** Document section follows **
Search code examples
machine-learningpytorchhuggingface-transformerslanguage-model

How to get the vector embedding of a token in GPT?


I have a GPT model

model = BioGptForCausalLM.from_pretrained("microsoft/biogpt").to(device)

When I send my batch to it I can get the logits and the hidden states:

out = model(batch["input_ids"].to(device), output_hidden_states=True, return_dict=True)
print(out.keys())
>>> odict_keys(['logits', 'past_key_values', 'hidden_states'])

The logits have shape of

torch.Size([2, 1024, 42386])

Corresponding to (batch, seq_length, vocab_length)

How can I get the vector embedding of the first (i.e., dim=0) token in the last layer (i.e., after the fully connected layer)? I believe it should be of size [2, 1024, 1024]

From here it seems like it should be under last_hidden_state, but I can't seem to generate it. out.hidden_states seems to be a tuple of length 25, where each is of dimension [2, 1024, 1024]. I'm wondering if the last one is the one I'm looking for, but I'm not sure.
** End of Document section **
** Source information follows **
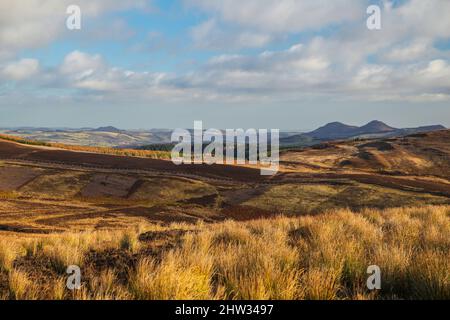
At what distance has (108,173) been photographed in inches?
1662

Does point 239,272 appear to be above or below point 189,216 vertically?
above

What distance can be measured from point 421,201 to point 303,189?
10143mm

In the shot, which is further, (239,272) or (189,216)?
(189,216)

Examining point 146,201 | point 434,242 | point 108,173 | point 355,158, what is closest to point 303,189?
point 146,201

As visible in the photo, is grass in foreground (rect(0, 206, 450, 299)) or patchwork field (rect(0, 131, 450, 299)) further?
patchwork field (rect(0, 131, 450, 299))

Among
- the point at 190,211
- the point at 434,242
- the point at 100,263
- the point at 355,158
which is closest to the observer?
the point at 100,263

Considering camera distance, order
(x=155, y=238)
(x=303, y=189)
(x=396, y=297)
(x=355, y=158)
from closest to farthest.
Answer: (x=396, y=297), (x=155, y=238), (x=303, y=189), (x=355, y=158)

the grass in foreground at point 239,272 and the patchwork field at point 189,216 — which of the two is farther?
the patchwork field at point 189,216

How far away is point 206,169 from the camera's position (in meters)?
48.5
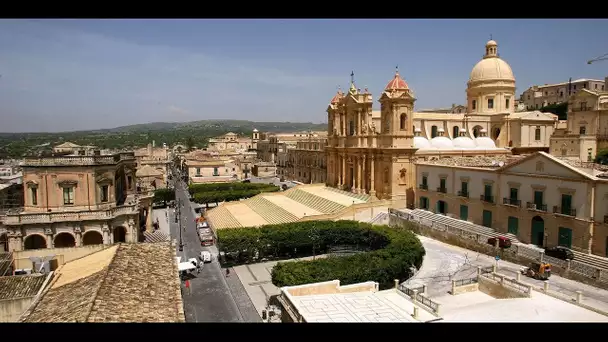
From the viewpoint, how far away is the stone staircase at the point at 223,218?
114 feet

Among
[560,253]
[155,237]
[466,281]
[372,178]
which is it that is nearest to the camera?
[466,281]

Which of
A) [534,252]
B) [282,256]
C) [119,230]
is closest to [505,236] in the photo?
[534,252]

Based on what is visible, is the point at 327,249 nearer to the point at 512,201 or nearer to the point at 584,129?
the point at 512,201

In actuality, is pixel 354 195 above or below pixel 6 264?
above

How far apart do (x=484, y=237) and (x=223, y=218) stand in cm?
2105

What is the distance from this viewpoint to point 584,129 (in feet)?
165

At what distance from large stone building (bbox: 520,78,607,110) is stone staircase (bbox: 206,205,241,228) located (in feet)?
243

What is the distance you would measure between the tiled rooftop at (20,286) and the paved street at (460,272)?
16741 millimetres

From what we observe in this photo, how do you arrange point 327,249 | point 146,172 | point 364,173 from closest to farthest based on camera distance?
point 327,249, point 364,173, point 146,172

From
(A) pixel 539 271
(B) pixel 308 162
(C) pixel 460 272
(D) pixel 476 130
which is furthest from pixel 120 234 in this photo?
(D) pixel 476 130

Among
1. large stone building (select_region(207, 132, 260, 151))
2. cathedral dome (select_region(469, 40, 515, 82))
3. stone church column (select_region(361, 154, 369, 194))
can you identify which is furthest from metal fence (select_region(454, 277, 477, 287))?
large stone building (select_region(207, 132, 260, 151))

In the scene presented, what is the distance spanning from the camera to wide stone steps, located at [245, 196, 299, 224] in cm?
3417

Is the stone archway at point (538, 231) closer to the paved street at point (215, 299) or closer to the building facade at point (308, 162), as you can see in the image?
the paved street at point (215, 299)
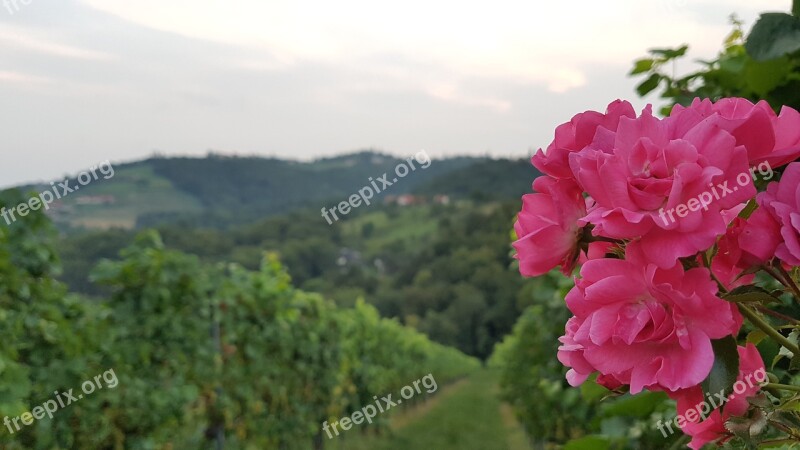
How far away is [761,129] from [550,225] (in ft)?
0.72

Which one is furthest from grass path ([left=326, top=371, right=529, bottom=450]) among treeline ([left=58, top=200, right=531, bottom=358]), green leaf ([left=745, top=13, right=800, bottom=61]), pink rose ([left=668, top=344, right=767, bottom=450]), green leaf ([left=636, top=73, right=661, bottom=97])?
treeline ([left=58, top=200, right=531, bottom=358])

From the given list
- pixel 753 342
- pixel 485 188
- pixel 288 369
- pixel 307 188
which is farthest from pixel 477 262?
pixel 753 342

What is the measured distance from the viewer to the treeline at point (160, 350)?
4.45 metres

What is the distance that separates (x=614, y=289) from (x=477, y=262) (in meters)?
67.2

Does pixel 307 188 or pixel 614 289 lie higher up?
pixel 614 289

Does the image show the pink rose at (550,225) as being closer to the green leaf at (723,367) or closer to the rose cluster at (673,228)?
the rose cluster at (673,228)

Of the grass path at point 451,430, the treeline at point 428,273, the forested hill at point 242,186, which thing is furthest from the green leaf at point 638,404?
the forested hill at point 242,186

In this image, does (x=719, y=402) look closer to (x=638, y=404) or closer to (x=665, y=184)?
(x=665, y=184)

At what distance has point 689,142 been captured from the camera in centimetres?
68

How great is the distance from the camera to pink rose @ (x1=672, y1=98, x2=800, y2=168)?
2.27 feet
** End of Source information **
*Task requirements:* Continue the forum post on obtaining token embeddings from BioGPT, beginning after its final sentence, which ends with "but I'm not sure."

*Response for this exercise:*
Solution

  • You are right with output_hidden_state=True and watching out.hidden_states. This element is a tuple of length 25 as you mentioned. According to BioGPT paper and HuggingFace doc, your model contains 24 transformer layers, and the 25 elements in the tuple are the first embedding layer output and the outputs of each of the 24 layers.

    The shape of each of these tensors is [B, L, E] where B is your batch size, L is the length of the input and E is the dimension of your embedding. It seems that you are padding your input to 1024 regarding the shape you indicated. So, the representation of your first token (in the first batched sentence) would be out.hidden_states[k][0,0,:], which is of shape [1024]. Here, k denotes the layer you want to use and it is up to you to decide which one you want depending on what you will do with it.